### TO DO
Reproduce each of the lines below character for character, keeping every one of them.

(Collection entries)
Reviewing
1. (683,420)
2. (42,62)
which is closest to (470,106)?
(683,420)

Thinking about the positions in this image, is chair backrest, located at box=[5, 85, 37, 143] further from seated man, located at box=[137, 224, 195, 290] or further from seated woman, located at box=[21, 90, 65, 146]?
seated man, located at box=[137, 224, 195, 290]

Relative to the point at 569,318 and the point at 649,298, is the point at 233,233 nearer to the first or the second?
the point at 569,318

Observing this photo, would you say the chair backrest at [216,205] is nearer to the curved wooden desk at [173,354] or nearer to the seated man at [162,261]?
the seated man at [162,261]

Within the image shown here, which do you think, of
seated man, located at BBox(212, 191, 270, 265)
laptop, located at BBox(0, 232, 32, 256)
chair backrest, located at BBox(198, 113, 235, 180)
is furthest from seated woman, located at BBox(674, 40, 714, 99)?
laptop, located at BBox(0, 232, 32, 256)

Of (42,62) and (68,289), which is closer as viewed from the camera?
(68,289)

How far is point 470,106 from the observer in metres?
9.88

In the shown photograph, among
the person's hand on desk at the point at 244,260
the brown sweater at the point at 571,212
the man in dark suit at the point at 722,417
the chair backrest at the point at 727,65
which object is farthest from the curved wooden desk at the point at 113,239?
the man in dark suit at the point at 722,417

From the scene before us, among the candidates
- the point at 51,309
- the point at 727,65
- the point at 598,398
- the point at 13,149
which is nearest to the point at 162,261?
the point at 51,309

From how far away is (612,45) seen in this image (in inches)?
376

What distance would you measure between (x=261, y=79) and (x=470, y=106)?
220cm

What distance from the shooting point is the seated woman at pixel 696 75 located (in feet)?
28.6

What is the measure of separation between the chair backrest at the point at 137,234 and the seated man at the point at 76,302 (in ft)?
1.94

### OUTPUT BELOW
Reviewing
1. (683,420)
2. (42,62)
which is closest to (470,106)?
(683,420)

Thinking about the positions in this image, is chair backrest, located at box=[5, 85, 37, 143] further from seated man, located at box=[137, 224, 195, 290] or further from seated woman, located at box=[21, 90, 65, 146]?
seated man, located at box=[137, 224, 195, 290]

Relative to the point at 569,318 and the point at 649,298, is the point at 233,233 nearer to the first or the second?
the point at 569,318

Observing this photo, would you say the chair backrest at [216,205] is nearer to the curved wooden desk at [173,354] or nearer to the seated man at [162,261]?
the seated man at [162,261]

Within the image shown here, which do you think, of
seated man, located at BBox(212, 191, 270, 265)
laptop, located at BBox(0, 232, 32, 256)
chair backrest, located at BBox(198, 113, 235, 180)
is furthest from seated woman, located at BBox(674, 40, 714, 99)?
laptop, located at BBox(0, 232, 32, 256)

Of (42,62) and (68,289), which is closer as viewed from the camera?
(68,289)

How far is point 470,106 from the observer in metres?
9.88

In the shown photograph, among
the person's hand on desk at the point at 244,260
the brown sweater at the point at 571,212
the man in dark suit at the point at 722,417
the chair backrest at the point at 727,65
which object is farthest from the curved wooden desk at the point at 113,239?
the man in dark suit at the point at 722,417

From the scene before us, among the candidates
- the point at 51,309
- the point at 727,65
- the point at 598,398
- the point at 13,149
which is nearest to the point at 162,261?
the point at 51,309

From how far away is (612,45) seen in this image (in inches)?
376

What distance would you measure between (x=261, y=79) and (x=470, y=106)?
220cm

What distance from the shooting point is the seated woman at pixel 696 75 located (in feet)?
28.6

What is the measure of separation between the chair backrest at the point at 137,234 and the seated man at the point at 76,302 (in ft)?
1.94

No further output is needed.